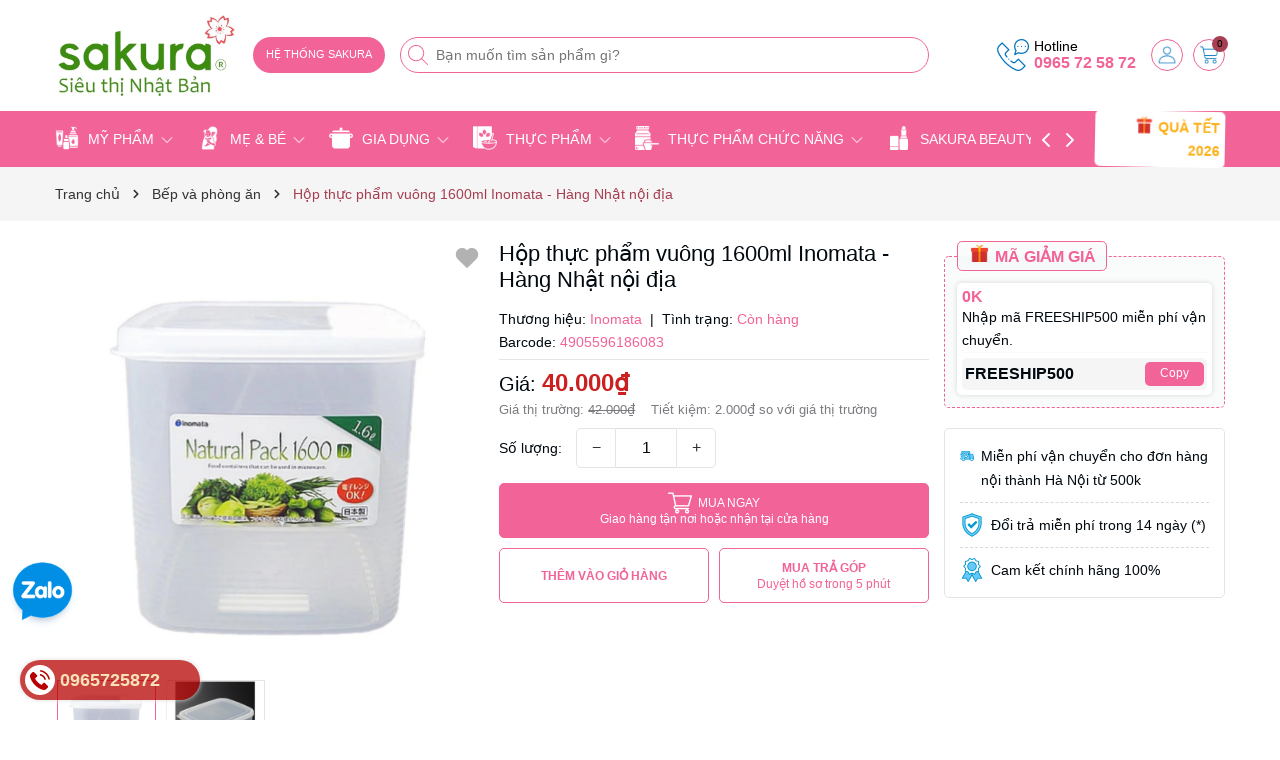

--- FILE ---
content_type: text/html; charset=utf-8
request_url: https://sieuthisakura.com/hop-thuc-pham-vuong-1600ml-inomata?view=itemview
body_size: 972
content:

================

■ **Directions for this task**
Reproduce the data exactly as it appears above. Pictures are to be left out.

■ **Answer below**
--- FILE ---
content_type: text/html; charset=utf-8
request_url: https://sieuthisakura.com/hop-thuc-pham-vuong-1600ml-inomata?view=itemview
body_size: 972
content:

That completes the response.